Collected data
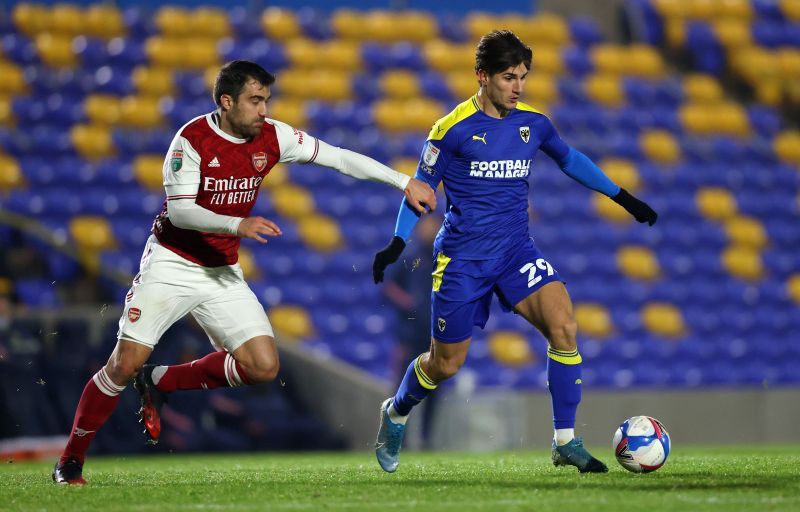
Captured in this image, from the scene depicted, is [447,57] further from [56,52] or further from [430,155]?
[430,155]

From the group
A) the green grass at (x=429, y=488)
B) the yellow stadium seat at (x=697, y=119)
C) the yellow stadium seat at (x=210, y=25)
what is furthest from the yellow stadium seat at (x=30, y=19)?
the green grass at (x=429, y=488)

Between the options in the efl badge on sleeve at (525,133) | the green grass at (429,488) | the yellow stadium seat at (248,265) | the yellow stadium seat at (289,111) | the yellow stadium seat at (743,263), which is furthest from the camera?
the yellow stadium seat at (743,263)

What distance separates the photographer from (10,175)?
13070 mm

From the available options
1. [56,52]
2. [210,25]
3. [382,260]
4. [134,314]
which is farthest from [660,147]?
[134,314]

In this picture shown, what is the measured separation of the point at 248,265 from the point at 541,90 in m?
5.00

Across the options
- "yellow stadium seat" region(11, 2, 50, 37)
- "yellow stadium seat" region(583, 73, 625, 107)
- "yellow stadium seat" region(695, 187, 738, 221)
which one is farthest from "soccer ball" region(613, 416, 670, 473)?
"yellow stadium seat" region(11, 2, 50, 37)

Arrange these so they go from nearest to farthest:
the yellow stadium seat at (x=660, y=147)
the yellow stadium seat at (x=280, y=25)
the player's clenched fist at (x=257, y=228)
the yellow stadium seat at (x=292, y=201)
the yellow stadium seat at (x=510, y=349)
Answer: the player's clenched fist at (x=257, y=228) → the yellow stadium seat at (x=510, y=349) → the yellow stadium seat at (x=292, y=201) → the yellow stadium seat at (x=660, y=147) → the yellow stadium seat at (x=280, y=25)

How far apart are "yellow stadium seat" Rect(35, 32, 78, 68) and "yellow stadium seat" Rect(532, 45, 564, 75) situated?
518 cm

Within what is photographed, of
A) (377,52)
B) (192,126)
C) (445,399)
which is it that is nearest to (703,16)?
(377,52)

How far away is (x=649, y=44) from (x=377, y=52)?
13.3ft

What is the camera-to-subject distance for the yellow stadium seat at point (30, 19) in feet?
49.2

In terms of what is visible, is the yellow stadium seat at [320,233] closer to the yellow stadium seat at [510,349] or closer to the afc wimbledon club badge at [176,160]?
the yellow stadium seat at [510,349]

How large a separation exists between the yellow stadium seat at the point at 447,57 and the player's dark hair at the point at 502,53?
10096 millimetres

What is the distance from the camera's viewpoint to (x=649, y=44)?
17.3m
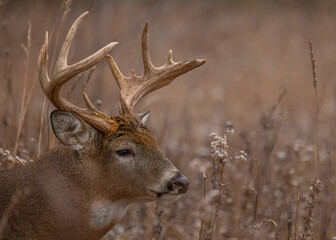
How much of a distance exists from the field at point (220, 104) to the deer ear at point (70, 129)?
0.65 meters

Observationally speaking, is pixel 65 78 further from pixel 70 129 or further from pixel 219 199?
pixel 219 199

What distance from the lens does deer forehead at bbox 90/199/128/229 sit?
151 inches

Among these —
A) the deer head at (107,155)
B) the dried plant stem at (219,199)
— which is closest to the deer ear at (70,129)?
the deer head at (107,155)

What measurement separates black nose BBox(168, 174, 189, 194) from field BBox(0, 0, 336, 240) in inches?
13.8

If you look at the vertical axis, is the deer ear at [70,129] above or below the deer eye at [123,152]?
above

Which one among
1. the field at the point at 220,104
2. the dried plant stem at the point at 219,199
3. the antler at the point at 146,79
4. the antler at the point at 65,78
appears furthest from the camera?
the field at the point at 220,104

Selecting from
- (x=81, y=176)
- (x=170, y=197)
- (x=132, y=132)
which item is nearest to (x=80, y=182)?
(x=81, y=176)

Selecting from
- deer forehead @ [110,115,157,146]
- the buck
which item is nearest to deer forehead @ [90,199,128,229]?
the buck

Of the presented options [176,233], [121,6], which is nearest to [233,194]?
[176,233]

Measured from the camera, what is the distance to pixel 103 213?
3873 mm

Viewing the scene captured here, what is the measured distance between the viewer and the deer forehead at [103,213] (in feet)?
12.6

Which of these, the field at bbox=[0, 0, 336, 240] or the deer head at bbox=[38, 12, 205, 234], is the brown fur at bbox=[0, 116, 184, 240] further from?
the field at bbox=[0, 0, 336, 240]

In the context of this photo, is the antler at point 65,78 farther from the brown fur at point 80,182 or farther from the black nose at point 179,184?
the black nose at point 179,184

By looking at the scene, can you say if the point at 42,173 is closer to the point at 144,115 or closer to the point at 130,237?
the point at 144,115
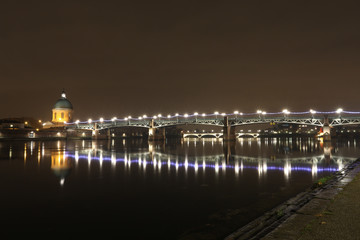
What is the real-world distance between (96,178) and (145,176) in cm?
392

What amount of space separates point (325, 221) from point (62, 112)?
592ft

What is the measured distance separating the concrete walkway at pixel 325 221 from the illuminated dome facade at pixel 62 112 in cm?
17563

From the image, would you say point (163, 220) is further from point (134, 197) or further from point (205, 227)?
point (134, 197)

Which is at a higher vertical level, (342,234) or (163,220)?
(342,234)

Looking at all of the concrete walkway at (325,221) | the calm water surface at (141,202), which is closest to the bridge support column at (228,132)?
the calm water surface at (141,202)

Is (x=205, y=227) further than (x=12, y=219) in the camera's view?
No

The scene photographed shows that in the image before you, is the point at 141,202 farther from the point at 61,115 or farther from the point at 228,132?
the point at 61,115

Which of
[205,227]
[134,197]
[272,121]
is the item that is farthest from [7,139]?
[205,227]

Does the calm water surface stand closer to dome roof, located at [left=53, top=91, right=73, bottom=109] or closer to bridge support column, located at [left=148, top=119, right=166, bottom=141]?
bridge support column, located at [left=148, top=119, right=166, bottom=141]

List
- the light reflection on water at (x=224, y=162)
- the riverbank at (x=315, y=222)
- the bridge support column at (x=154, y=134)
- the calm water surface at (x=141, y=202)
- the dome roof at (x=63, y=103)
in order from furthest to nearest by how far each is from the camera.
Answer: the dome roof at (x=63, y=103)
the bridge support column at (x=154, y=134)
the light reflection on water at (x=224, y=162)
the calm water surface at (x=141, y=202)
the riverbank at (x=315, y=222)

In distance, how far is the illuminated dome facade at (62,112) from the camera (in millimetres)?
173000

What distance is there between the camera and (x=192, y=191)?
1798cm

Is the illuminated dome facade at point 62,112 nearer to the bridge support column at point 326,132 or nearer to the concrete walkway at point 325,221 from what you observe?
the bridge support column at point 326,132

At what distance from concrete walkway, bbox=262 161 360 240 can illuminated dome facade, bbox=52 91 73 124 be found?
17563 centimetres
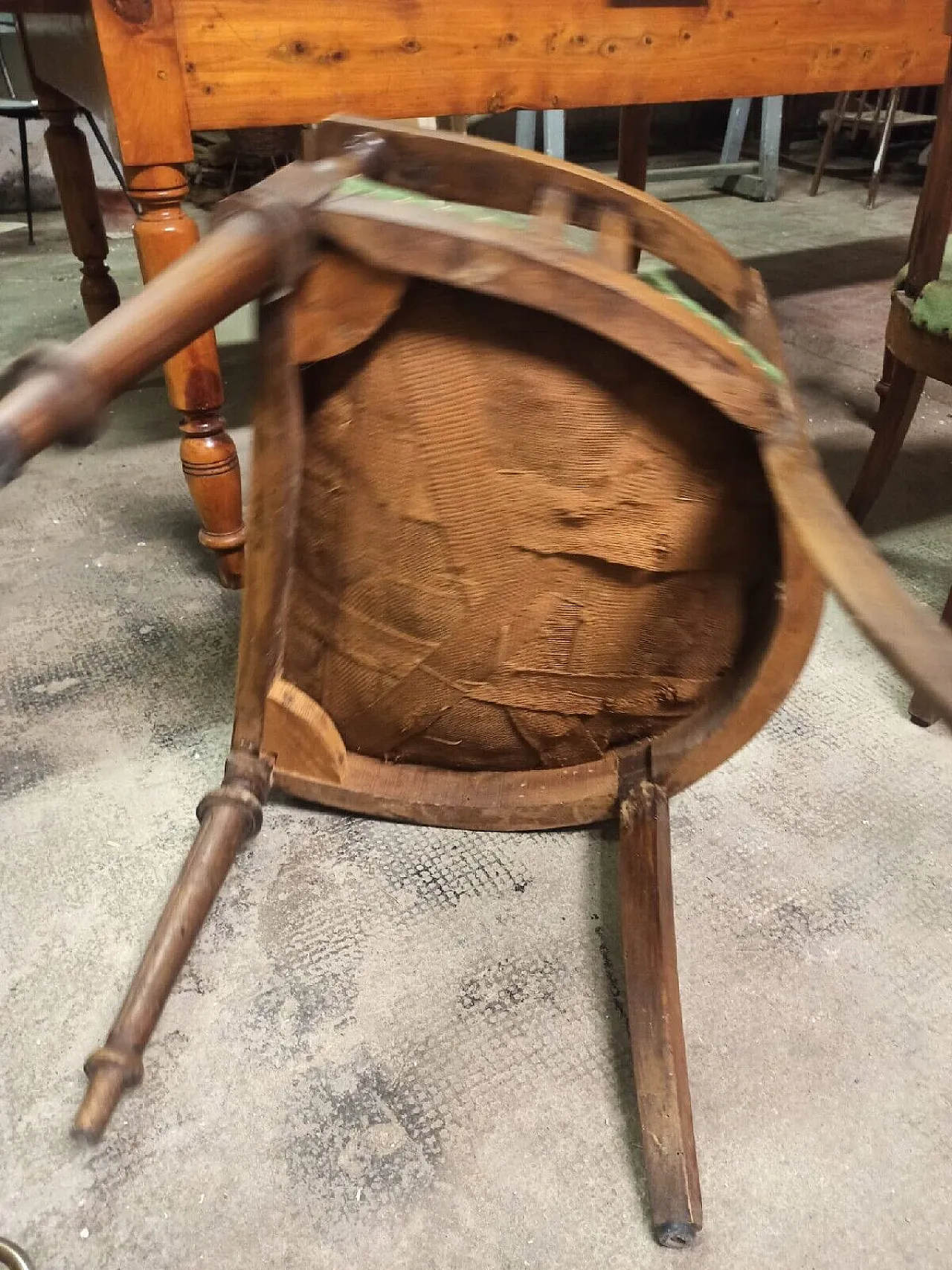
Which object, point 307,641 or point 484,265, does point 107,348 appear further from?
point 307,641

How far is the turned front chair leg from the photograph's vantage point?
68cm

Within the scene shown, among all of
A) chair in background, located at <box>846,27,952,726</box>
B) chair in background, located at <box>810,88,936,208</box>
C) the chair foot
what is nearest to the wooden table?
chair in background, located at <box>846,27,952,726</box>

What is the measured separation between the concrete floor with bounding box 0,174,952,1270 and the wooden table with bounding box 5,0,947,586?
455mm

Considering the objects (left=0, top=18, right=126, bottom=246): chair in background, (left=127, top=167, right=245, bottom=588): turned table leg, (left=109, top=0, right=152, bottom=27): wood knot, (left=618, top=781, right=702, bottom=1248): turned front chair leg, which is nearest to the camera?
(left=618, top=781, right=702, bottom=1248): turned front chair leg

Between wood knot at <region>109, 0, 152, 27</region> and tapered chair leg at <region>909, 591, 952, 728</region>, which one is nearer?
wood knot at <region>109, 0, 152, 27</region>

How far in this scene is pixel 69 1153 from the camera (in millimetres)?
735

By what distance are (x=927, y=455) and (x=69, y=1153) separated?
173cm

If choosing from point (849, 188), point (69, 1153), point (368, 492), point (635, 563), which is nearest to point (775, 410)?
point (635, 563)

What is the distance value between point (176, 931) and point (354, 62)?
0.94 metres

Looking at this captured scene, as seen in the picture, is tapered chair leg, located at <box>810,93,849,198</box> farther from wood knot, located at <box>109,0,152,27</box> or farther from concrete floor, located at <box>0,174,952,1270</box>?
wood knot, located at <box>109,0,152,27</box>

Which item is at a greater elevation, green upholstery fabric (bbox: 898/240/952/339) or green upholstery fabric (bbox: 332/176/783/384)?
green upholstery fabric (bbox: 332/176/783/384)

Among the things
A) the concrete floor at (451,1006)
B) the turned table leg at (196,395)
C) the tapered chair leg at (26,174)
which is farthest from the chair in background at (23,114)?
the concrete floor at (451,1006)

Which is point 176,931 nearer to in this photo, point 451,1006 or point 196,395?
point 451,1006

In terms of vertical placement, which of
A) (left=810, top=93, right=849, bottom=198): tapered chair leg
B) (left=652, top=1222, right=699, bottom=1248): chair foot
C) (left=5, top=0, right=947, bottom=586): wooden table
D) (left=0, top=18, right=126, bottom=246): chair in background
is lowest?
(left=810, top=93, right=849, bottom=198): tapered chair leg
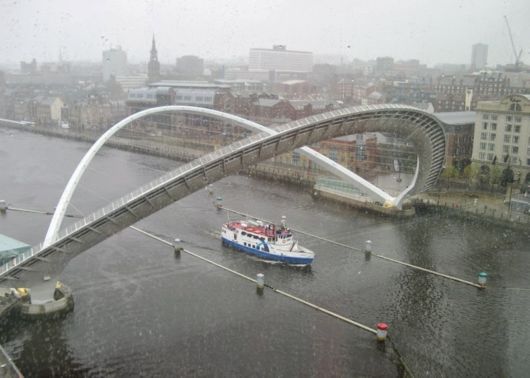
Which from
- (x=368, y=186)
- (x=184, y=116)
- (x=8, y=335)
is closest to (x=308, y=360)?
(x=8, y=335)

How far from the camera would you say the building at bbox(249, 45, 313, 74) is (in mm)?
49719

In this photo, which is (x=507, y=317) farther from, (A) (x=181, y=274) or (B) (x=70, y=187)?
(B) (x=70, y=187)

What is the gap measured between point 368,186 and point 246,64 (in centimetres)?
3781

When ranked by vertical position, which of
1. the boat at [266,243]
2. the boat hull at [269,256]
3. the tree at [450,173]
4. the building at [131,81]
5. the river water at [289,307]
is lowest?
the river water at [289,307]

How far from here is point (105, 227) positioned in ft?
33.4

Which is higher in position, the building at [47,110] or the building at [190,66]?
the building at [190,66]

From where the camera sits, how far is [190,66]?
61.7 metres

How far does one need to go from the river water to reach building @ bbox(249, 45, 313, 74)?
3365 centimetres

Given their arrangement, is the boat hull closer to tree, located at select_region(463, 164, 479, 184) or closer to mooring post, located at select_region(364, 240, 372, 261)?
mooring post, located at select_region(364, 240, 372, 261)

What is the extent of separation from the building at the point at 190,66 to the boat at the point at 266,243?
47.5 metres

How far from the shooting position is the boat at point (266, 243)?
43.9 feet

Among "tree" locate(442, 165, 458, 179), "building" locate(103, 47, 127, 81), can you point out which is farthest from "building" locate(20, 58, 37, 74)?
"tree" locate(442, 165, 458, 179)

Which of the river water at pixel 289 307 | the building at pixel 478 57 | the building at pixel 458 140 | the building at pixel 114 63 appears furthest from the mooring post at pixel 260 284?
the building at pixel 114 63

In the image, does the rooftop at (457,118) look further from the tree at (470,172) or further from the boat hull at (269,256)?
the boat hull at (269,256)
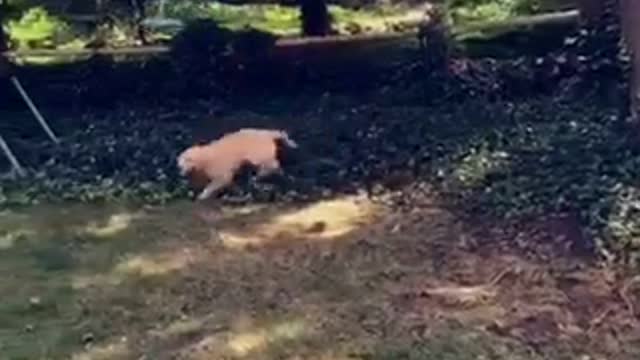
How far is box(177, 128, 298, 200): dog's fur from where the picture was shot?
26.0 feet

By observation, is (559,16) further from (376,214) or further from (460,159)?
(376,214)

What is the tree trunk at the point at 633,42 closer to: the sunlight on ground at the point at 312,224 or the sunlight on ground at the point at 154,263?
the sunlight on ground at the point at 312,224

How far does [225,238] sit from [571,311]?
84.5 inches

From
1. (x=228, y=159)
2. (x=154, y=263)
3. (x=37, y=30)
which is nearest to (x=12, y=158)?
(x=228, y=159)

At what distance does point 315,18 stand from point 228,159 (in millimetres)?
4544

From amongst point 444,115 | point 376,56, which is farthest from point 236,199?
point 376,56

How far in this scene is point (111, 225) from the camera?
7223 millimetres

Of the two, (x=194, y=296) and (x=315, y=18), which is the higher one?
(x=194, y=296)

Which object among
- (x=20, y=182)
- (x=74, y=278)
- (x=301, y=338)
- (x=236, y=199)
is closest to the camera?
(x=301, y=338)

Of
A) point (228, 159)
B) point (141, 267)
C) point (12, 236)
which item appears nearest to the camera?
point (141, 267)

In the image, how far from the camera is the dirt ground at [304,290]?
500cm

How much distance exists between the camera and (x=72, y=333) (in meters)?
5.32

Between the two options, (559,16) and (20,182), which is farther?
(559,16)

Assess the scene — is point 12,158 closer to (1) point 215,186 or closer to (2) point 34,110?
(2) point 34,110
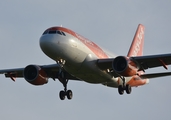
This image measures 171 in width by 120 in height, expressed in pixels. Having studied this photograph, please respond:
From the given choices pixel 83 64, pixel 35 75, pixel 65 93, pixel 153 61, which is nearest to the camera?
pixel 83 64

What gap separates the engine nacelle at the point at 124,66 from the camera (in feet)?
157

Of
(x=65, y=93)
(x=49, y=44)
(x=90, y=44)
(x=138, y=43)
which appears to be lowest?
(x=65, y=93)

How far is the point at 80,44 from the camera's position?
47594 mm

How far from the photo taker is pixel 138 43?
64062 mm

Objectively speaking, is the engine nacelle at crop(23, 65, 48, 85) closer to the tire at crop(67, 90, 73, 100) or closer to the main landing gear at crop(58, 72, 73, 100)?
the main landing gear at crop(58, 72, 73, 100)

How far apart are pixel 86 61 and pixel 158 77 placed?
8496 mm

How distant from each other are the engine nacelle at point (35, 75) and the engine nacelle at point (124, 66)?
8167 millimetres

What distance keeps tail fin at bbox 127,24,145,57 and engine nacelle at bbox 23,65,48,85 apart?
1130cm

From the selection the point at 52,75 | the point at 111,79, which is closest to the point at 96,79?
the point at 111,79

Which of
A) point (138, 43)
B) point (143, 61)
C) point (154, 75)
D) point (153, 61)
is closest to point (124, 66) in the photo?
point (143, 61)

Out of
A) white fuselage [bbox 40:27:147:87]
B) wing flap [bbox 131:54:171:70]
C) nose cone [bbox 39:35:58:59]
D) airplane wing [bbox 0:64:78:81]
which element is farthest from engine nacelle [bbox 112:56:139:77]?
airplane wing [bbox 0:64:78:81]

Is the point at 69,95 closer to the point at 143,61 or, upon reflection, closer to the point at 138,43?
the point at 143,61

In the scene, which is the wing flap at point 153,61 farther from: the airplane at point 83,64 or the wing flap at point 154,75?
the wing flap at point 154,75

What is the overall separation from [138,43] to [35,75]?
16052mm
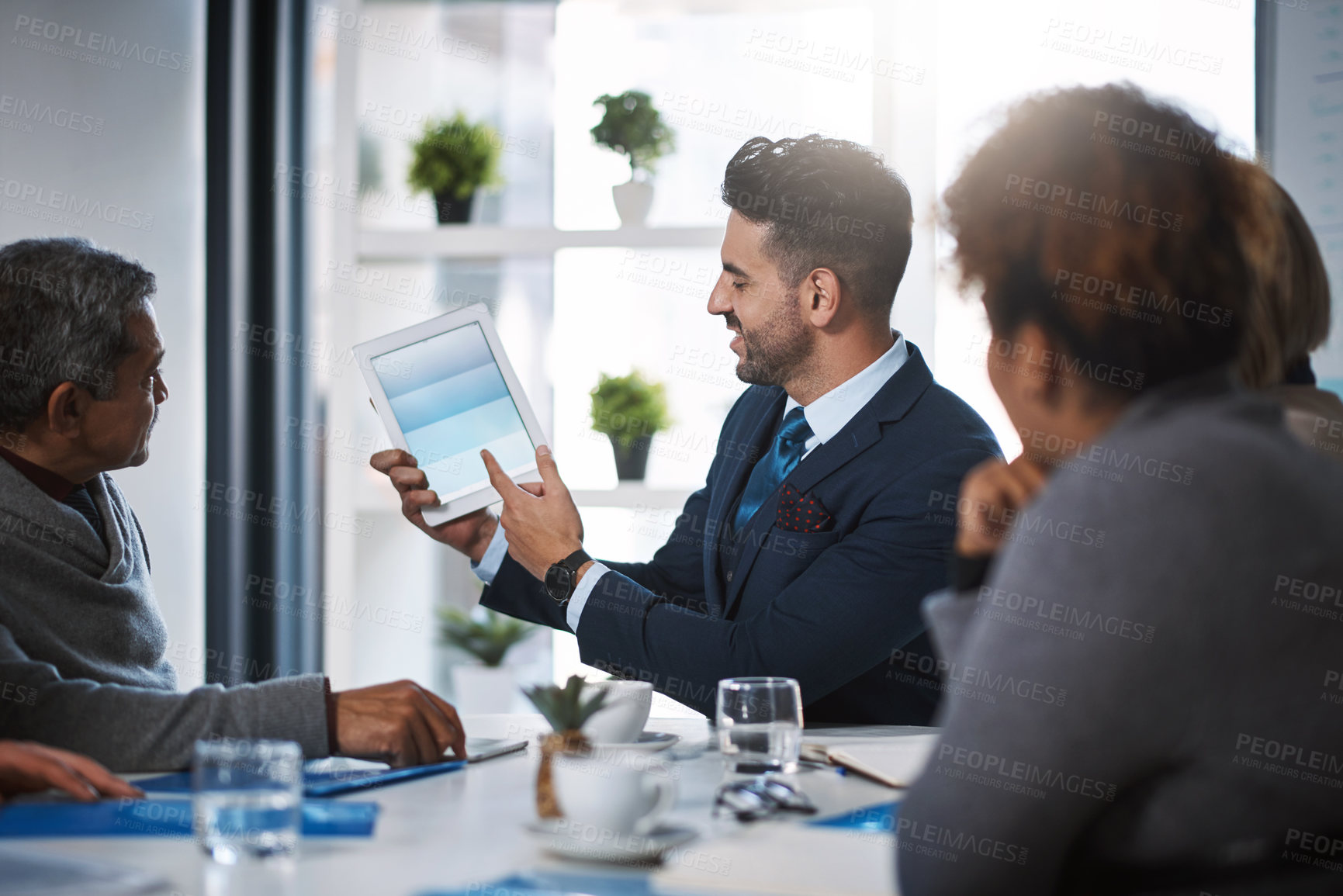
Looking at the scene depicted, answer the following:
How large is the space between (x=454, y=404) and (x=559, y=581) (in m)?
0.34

■ Exercise details ■
Retype the lines of the entries word for word, starting with the line containing "Within the scene shown, among all of" and going on through the line containing "what is nearest to the wooden table?".

■ Solution to the problem ■
Within the scene shown, among all of
A) chair in background, located at <box>846,27,952,726</box>
B) chair in background, located at <box>810,88,936,208</box>
C) the chair foot
what is nearest to the wooden table?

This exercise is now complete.